Alex, web developer for Chronos Industries, thought she might be going crazy when the company's VPN server kept disappearing. Alex's VPN software would connect to the server without issue, but every half hour or so it would disconnect. It made FTP-ing any large files an exercise in frustration.

Her friend Karl, a research assistant from the upstairs Temporal Lab, was trying to tell her in layman's terms about one of his projects when it happened again. Until now she hadn't had any witnesses to confirm it when the IT department investigated.

"See, there it is!" she said.

"Whoa, that is weird," Karl said. "And you're the only one who notices it?"

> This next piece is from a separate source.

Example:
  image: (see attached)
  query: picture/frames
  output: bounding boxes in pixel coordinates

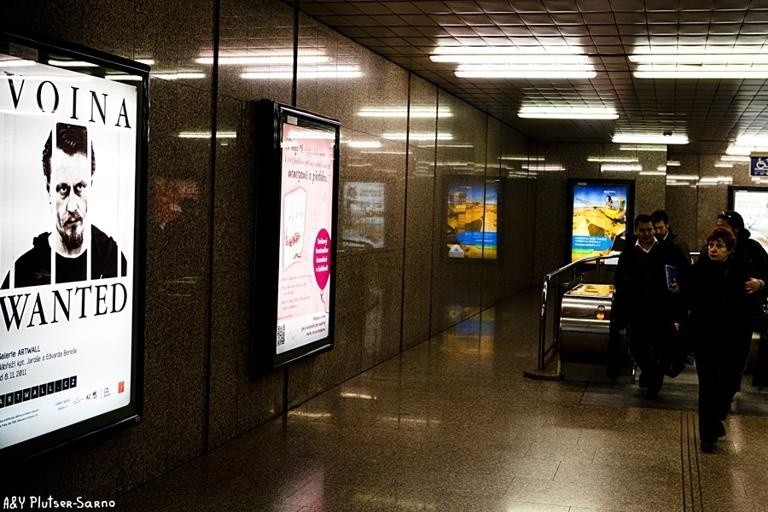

"No one else uses it on a regular basis. I've mentioned it to IT, but they brush it off when they can't recreate the issue. They're 'too busy' to sit around long enough for it to happen."

"I'm just a research assistant," Karl said, "but couldn't we troubleshoot this ourselves?"

Alex glanced at her phone. "It'll happen in an hour. Let's give it a try."

Timey-Wimey

She started a timer on her phone, then reconnected and opened a remote session to the VPN server. Alex wrote a script to check the VPN daemon's health every few minutes. While that was running, she dug through the server's CRON scripts for anything that might cause trouble. However, apart from a couple sketchy screen scrapers to get the weather for Chronos's intranet page, there was nothing odd.

"So much for that," Alex sighed in desperation.

"Wait, look at those timestamps," Karl said, pointing to Alex's bash commands.

Alex glanced at where he was pointing. To be sure it wasn't some weird quirk with her terminal, she ran the date command several times in succession.

"What's wrong with that server's clock?" Alex said. "That can't be a software issue."

As she spoke, her VPN software lost the server and disconnected.

Alex grabbed a screenshot and forward it to IT.

One Broken Time Machine, Slightly Used

She received a cryptic email an hour later from Doug, the head of IT: The server's motherboard appears to have a failed clock. We'll order a new chassis. In the meantime, another server will be re-appropriated for the VPN.

A week later, Karl and Alex were chatting at her desk while her computer uploaded some large video files documenting Chronos's latest, inscrutable venture.

"You still didn't tell me about your new project upstairs," Alex asked.

"Oh, I totally forgot," Karl said, "it's something to do with--"

"--I'll be damned," Alex interrupted. She noticed something funny with the timestamps on her FTP console. "IT ... they just reused the VPN server for FTP!"

"Huh." Karl scratched his head. "Well, my project went way over budget this month. Maybe even IT has to cut corners."

"What's costing Chronos so much they can't even afford a new server that can keep time?"

"...You know, maybe it's best if you didn't know." Cryptically, Karl left Alex at her desk. She could only wonder just what really goes on upstairs in the Temporal Lab.